【ウーリーと黒い獣たち】スピンオフ#ユッキーとウーリー
母ラブコは献身的にユッキーとキッキーを育てた。
決して裕福とは言えないが、ラブコは休みなく働き、娘2人には何不自由なく生活させてくれた。
ユッキー誕生日の夜、プレゼントはとびきり大きいイッヌがいい!ついにイッヌが飼える!と母ラブコの帰りを今か今かと待っていた。
しかし
母ラブコが連れてきたのはゴリラそっくりのウーリーだった。
川から流れてきた?
は?
コイツただのゴリラじゃん!
いらねー!
くそが!!
帰れ!
ゴリラは嫌だ!
イッヌがいい!!
あっちいけ!!ゴリラ!毛むくじゃら!
クソが!!!!!!!
口の悪いユッキーは、ゴリラのような
ウーリーに捲し立てる。
誰がごりらやねん!
初めはウーリーを嫌がっていたユッキー。次第にウーリーの極度の傾聴姿勢に心を開いていった。
心優しい妹キッキーは、
「ウーリーが来てから毎日が楽しいね」
ユッキーと違い、どこまでも心優しいキッキーだ。
ケンカもしたが、ユッキーの話をよく聞いてくれたウーリー。
しかしあれだな。オマエいいゴリラだな!
誰がゴリラやねん!
こんな会話をよくしていた。
母ラブコは、いつも仕事で家を空けていたので、キッキー ウーリーと3人で過ごす事が多かった。
ガサツでズボラで面倒臭がりのユッキーは、家事や勉学はいつも心優しい2人に押し付けてやってもらっていた。
ここターリキィ王国では15歳から飲酒と仕事が認められている。
ユッキーは15歳になるとすぐに、夢だった酒屋を始めた。

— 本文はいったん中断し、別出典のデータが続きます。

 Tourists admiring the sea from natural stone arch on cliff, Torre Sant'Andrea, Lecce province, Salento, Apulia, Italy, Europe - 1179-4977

べしゃり屋のぼーちゃ
が宣伝してくれたおかげもあり、お店は一気に人気店となった。
ユッキーは「いらっしゃいませー」
とお客さんを迎えた事なんてない。
挨拶はいつもこうだ
「やっほ〜!」
セクハラがひどい客には、クソが!と怒り、客の誰よりも豪快にお酒を飲むユッキーのこのお店が、なぜか繁盛していた。

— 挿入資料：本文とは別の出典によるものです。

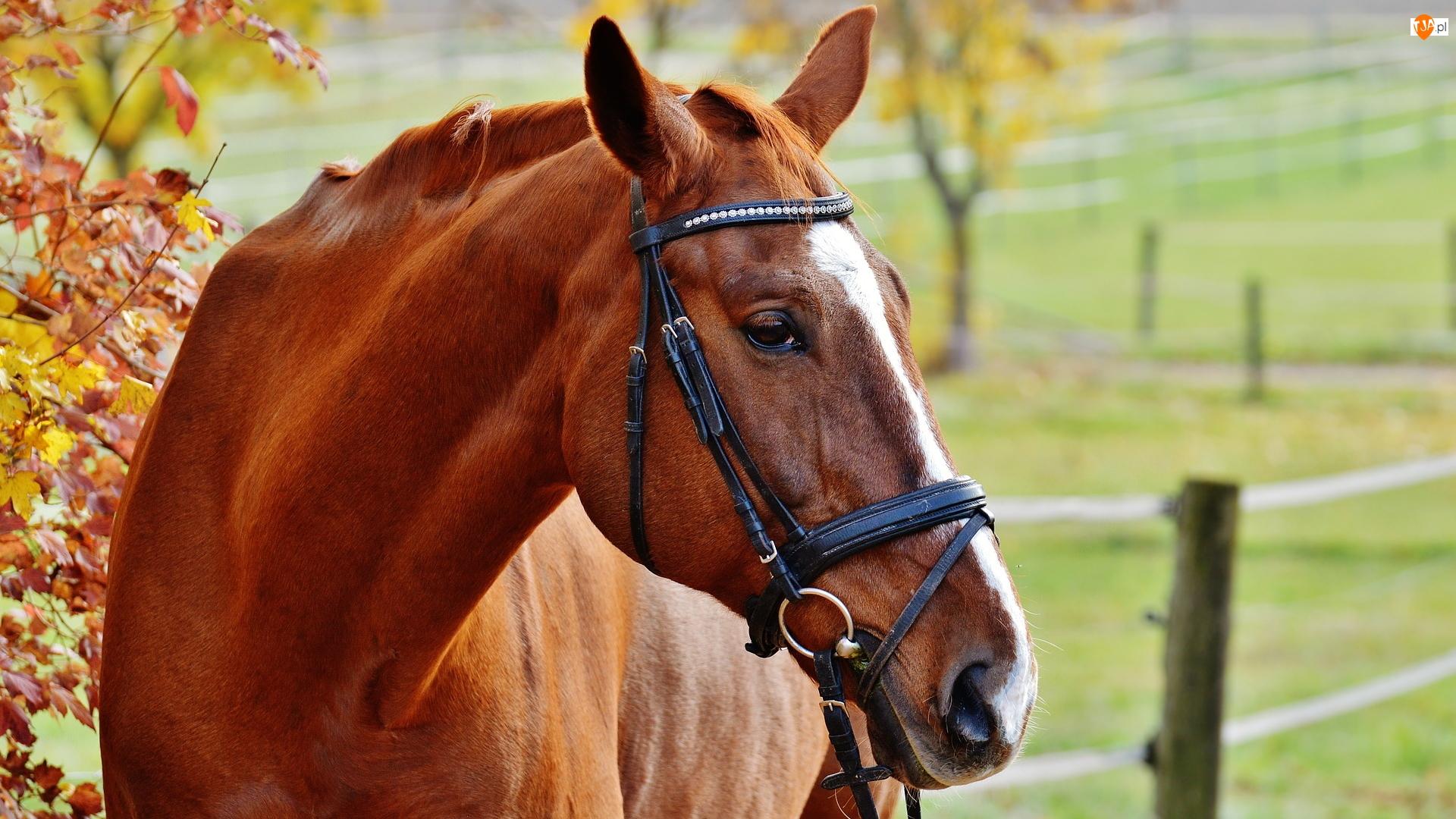 Ogłowie, Koń, Uprząż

仕事が休みの日は、朝からディーン王国の殿方達との合コーンに明け暮れた。
仕事の日は、お店を開けるまでの時間、決まって着物屋のよよティーヌと落合い、べしゃり屋のぼーちゃのところで喋るのが日課だった。
最近あまり上手くいっていない、ディーン王国の本命フジ・オカとの事もいつも2人に聞いてもらっていた。

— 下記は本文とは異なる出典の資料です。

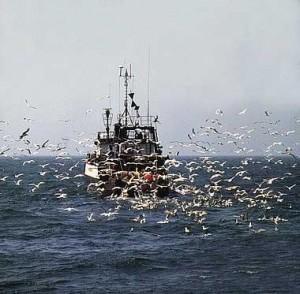 Pastoral del mar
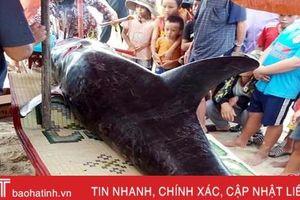 Cá voi dài hơn 2m, nặng 150kg trôi dạt vào bờ biển Hà Tĩnh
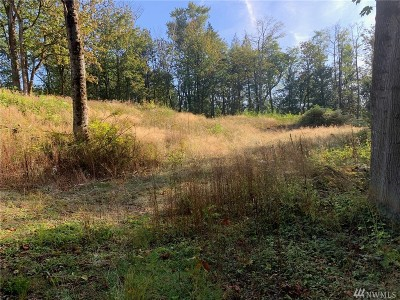 Blaine Residential Lots & Land For Sale: 34th Crest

ぼーちゃ「ユッキー!男は清楚が好きやねん!清楚で挑め!とにかく清楚やねん!!!ぶははははははは!!」
よよティーヌ「ユキティン!清楚清楚清楚!!清楚やろ!清楚清楚清楚!ってゆーか時代は合コーンよりティヌダーやろ!どんどんやってこ!!」
そうか清楚か…ティヌダーか…
メモメモ。
この国のことはぼーちゃに聞けばなんでもわかる。
どうやらウーリーには秘密があるということも、ぼーちゃから聞いて何となく理解した。
時が経ち、ウーリーが結婚することになったと母ラブコから聞いた。
清楚清楚清楚清楚清楚清楚清楚
お相手はこの国イチの清楚カイサーだった。
この人と結婚します。とウーリーに紹介されたが…
カイサーに会った瞬間、ユッキーはビビビっと気が付いてしまった。
カイサーは清楚じゃない
オレと同じ匂いがする
ユッキーはカイサーと とにかく気が合った。カイサーのお家にお邪魔しては
ビールを飲みながらペヤング大盛りを食べ、鳩時計の清楚ー!清楚ー!清楚ー!を聞き2人で爆笑していた。
帰る時には決まって
「DO教のトゥボ(壺)をローンで買った事は絶対に誰にも言わないでね。これを持ってる事は知られたらいけないの。あと、ラブコが持っている光るnoteも秘密よ!ごっつぁんです!」
釘を刺された。
リトルソーは、べしゃり屋のぼーちゃ特製のたこ焼きをご馳走するとよく喋ってくれた。可愛い顔して辛辣な言葉を話す、リトルソー。
一度だけ
「どうしてターリキィ語を喋らないの?」
と聞いた事があった。
「喋るとか喋らないとかそんな無秩序なこと言わないで。これは概念の問題だから。」
リトルソーの言っている意味が全く分からなくて、それから一度も聞かなかった。リトルソーはとにかくかわいいので、いつもたこ焼きをご馳走して気に入られようとした。
が、イマイチ手応えがない。
ごっつぁんです!!
ある朝、うーりーが何やら男達に連れて行かれたと耳にした。
心優しい母ラブコとキッキーは、青ざめてうーりーのところへと走った。
ユッキーはこれからディーン王国フジ・オカとデートの約束をしていた。
せっかくおデートなのになー
ウーリーめんどくっっさ!くっさ!
すると、慌てたぼーちゃが教えてくれた。
「ユッキー!アンタのタイプの賢者シュミクトもいるって!ヒヤトラーズもいるって!他にもイケメンいるかもよ!見にいけば?!」
なんだって。それなら話は別だぜ。
少し見に行くか。ぶはははは!
広場に着くと、ウーリーが無理やり、
シュミクトにメウボーシを食べされて
いる所だった。
ごっつぁんです!!!
続く。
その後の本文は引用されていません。